Task description » The response should consist of the records that follow, printed exactly.

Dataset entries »
☆ ☆ ☆ ☆ ☆

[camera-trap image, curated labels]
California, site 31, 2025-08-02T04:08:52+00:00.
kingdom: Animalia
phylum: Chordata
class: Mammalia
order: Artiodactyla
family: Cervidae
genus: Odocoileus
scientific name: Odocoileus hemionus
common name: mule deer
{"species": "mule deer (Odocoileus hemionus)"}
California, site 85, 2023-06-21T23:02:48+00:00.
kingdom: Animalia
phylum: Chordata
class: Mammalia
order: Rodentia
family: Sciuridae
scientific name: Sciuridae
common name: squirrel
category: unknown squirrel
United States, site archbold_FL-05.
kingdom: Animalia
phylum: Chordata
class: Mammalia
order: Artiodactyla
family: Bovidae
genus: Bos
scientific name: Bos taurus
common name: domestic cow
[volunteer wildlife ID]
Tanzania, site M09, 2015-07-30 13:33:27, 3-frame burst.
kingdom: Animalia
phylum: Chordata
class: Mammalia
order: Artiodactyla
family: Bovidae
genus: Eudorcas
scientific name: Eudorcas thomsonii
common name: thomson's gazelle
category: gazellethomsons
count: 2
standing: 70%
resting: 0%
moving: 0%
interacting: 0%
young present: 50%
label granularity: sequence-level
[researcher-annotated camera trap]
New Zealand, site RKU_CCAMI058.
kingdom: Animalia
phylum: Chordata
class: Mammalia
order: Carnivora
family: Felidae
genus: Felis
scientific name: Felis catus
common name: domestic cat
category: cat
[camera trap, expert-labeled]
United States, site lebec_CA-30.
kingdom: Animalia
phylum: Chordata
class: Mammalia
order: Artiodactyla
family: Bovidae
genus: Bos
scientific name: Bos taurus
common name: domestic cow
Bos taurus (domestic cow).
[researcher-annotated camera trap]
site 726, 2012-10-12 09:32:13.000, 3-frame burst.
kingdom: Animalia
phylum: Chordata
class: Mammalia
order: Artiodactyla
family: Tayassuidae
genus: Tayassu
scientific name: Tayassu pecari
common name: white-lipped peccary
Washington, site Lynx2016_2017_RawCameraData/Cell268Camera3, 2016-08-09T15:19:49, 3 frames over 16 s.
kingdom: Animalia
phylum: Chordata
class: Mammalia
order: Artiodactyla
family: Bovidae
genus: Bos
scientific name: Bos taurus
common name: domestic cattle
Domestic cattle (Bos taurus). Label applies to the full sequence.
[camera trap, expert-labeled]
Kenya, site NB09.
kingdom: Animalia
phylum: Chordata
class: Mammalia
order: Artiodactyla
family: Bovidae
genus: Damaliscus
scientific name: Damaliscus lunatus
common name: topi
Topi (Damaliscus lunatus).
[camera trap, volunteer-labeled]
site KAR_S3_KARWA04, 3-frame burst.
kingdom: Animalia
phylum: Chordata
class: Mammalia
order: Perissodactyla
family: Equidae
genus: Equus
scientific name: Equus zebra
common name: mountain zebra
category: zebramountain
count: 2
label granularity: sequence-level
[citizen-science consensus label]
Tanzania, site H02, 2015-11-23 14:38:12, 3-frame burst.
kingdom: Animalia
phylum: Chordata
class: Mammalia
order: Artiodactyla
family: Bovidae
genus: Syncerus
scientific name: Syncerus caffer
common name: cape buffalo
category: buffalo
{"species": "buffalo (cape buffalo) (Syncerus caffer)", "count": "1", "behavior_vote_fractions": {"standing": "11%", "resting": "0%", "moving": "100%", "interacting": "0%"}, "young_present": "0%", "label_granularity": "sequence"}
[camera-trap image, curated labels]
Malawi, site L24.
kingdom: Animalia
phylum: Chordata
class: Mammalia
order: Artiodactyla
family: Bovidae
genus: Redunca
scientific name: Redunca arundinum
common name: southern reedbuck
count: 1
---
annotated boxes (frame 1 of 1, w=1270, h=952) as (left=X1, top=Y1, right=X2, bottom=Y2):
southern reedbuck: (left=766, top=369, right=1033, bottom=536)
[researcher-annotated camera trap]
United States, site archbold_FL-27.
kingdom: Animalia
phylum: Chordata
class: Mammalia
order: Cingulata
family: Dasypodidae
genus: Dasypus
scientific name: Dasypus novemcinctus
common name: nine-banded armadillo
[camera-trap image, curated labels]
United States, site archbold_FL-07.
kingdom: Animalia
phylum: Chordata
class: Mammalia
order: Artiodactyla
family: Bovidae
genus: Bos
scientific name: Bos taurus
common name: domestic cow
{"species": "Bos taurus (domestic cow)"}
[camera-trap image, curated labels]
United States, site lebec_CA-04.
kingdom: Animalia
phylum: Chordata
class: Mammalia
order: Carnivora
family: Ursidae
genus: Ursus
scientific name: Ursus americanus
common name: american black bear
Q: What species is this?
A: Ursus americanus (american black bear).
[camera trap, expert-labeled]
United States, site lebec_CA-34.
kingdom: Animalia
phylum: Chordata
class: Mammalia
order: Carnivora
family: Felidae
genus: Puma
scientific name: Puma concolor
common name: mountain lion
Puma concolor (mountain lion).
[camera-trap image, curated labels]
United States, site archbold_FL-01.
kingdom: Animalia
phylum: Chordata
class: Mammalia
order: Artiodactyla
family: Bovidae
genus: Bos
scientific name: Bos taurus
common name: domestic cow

☆ ☆ ☆ ☆ ☆

Finished task »
[camera-trap image, curated labels]
California, site 31, 2025-08-02T04:08:52+00:00.
kingdom: Animalia
phylum: Chordata
class: Mammalia
order: Artiodactyla
family: Cervidae
genus: Odocoileus
scientific name: Odocoileus hemionus
common name: mule deer
{"species": "mule deer (Odocoileus hemionus)"}
California, site 85, 2023-06-21T23:02:48+00:00.
kingdom: Animalia
phylum: Chordata
class: Mammalia
order: Rodentia
family: Sciuridae
scientific name: Sciuridae
common name: squirrel
category: unknown squirrel
United States, site archbold_FL-05.
kingdom: Animalia
phylum: Chordata
class: Mammalia
order: Artiodactyla
family: Bovidae
genus: Bos
scientific name: Bos taurus
common name: domestic cow
[volunteer wildlife ID]
Tanzania, site M09, 2015-07-30 13:33:27, 3-frame burst.
kingdom: Animalia
phylum: Chordata
class: Mammalia
order: Artiodactyla
family: Bovidae
genus: Eudorcas
scientific name: Eudorcas thomsonii
common name: thomson's gazelle
category: gazellethomsons
count: 2
standing: 70%
resting: 0%
moving: 0%
interacting: 0%
young present: 50%
label granularity: sequence-level
[researcher-annotated camera trap]
New Zealand, site RKU_CCAMI058.
kingdom: Animalia
phylum: Chordata
class: Mammalia
order: Carnivora
family: Felidae
genus: Felis
scientific name: Felis catus
common name: domestic cat
category: cat
[camera trap, expert-labeled]
United States, site lebec_CA-30.
kingdom: Animalia
phylum: Chordata
class: Mammalia
order: Artiodactyla
family: Bovidae
genus: Bos
scientific name: Bos taurus
common name: domestic cow
Bos taurus (domestic cow).
[researcher-annotated camera trap]
site 726, 2012-10-12 09:32:13.000, 3-frame burst.
kingdom: Animalia
phylum: Chordata
class: Mammalia
order: Artiodactyla
family: Tayassuidae
genus: Tayassu
scientific name: Tayassu pecari
common name: white-lipped peccary
Washington, site Lynx2016_2017_RawCameraData/Cell268Camera3, 2016-08-09T15:19:49, 3 frames over 16 s.
kingdom: Animalia
phylum: Chordata
class: Mammalia
order: Artiodactyla
family: Bovidae
genus: Bos
scientific name: Bos taurus
common name: domestic cattle
Domestic cattle (Bos taurus). Label applies to the full sequence.
[camera trap, expert-labeled]
Kenya, site NB09.
kingdom: Animalia
phylum: Chordata
class: Mammalia
order: Artiodactyla
family: Bovidae
genus: Damaliscus
scientific name: Damaliscus lunatus
common name: topi
Topi (Damaliscus lunatus).
[camera trap, volunteer-labeled]
site KAR_S3_KARWA04, 3-frame burst.
kingdom: Animalia
phylum: Chordata
class: Mammalia
order: Perissodactyla
family: Equidae
genus: Equus
scientific name: Equus zebra
common name: mountain zebra
category: zebramountain
count: 2
label granularity: sequence-level
[citizen-science consensus label]
Tanzania, site H02, 2015-11-23 14:38:12, 3-frame burst.
kingdom: Animalia
phylum: Chordata
class: Mammalia
order: Artiodactyla
family: Bovidae
genus: Syncerus
scientific name: Syncerus caffer
common name: cape buffalo
category: buffalo
{"species": "buffalo (cape buffalo) (Syncerus caffer)", "count": "1", "behavior_vote_fractions": {"standing": "11%", "resting": "0%", "moving": "100%", "interacting": "0%"}, "young_present": "0%", "label_granularity": "sequence"}
[camera-trap image, curated labels]
Malawi, site L24.
kingdom: Animalia
phylum: Chordata
class: Mammalia
order: Artiodactyla
family: Bovidae
genus: Redunca
scientific name: Redunca arundinum
common name: southern reedbuck
count: 1
---
annotated boxes (frame 1 of 1, w=1270, h=952) as (left=X1, top=Y1, right=X2, bottom=Y2):
southern reedbuck: (left=766, top=369, right=1033, bottom=536)
[researcher-annotated camera trap]
United States, site archbold_FL-27.
kingdom: Animalia
phylum: Chordata
class: Mammalia
order: Cingulata
family: Dasypodidae
genus: Dasypus
scientific name: Dasypus novemcinctus
common name: nine-banded armadillo
[camera-trap image, curated labels]
United States, site archbold_FL-07.
kingdom: Animalia
phylum: Chordata
class: Mammalia
order: Artiodactyla
family: Bovidae
genus: Bos
scientific name: Bos taurus
common name: domestic cow
{"species": "Bos taurus (domestic cow)"}
[camera-trap image, curated labels]
United States, site lebec_CA-04.
kingdom: Animalia
phylum: Chordata
class: Mammalia
order: Carnivora
family: Ursidae
genus: Ursus
scientific name: Ursus americanus
common name: american black bear
Q: What species is this?
A: Ursus americanus (american black bear).
[camera trap, expert-labeled]
United States, site lebec_CA-34.
kingdom: Animalia
phylum: Chordata
class: Mammalia
order: Carnivora
family: Felidae
genus: Puma
scientific name: Puma concolor
common name: mountain lion
Puma concolor (mountain lion).
[camera-trap image, curated labels]
United States, site archbold_FL-01.
kingdom: Animalia
phylum: Chordata
class: Mammalia
order: Artiodactyla
family: Bovidae
genus: Bos
scientific name: Bos taurus
common name: domestic cow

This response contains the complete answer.